Choosing the Right Invariant

An invariant should connect program state to the problem statement. Variables alone are not enough. Saying “best has been updated so far” is vague. Saying “best is the maximum of the processed prefix” is useful because it identifies exactly what best means.

For array scans, invariants often refer to a processed prefix:

After processing positions 0 through i,
the maintained value equals the answer for that prefix.

For two-pointer algorithms, invariants often describe the eliminated region:

No valid solution exists outside the remaining search interval.

For graph searches, invariants often describe discovered and undiscovered vertices:

Every marked vertex is reachable from the source.
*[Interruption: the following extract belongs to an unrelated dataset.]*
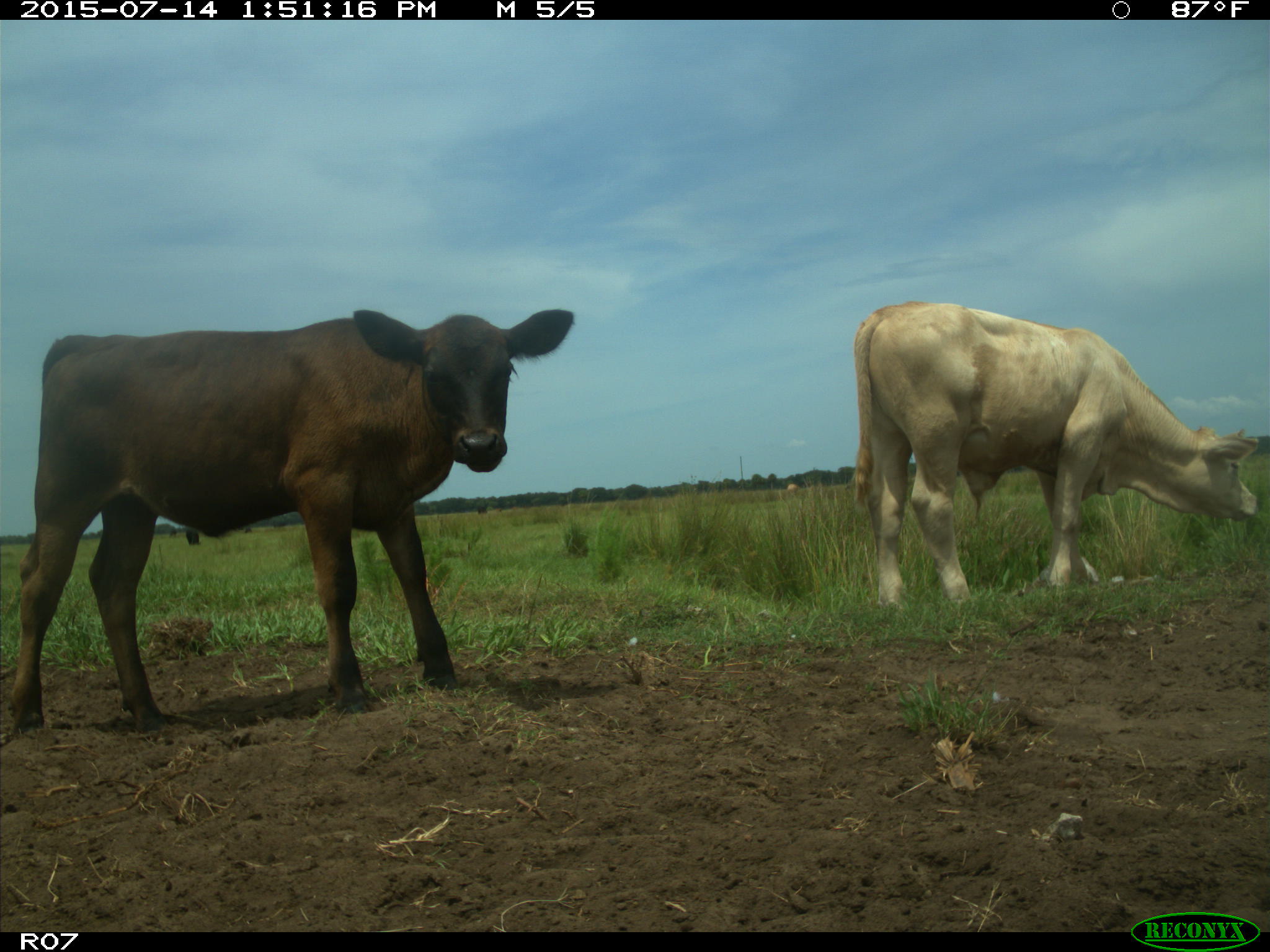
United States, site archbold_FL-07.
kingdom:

For dynamic programming, invariants often describe completed table entries:

Each filled entry stores the optimal value for its corresponding subproblem.

Common Pitfalls

An invariant that restates the goal without explaining progress is usually too strong or unhelpful. For example, “the algorithm will return the maximum” does not explain why each update is safe.

An invariant that only describes syntax is too weak. For example, “i increases” helps prove termination, but it does not prove correctness.

A proof that checks only examples is testing, not correctness. Examples can reveal bugs, but they cannot justify all inputs.

A proof that ignores termination is incomplete. An algorithm that never returns does not produce a correct output, even if its intermediate state has useful properties.

Takeaway

A correctness argument turns an algorithm into a justified construction. State what each piece of program state means, prove that every step preserves that meaning, and connect the final state back to the required output.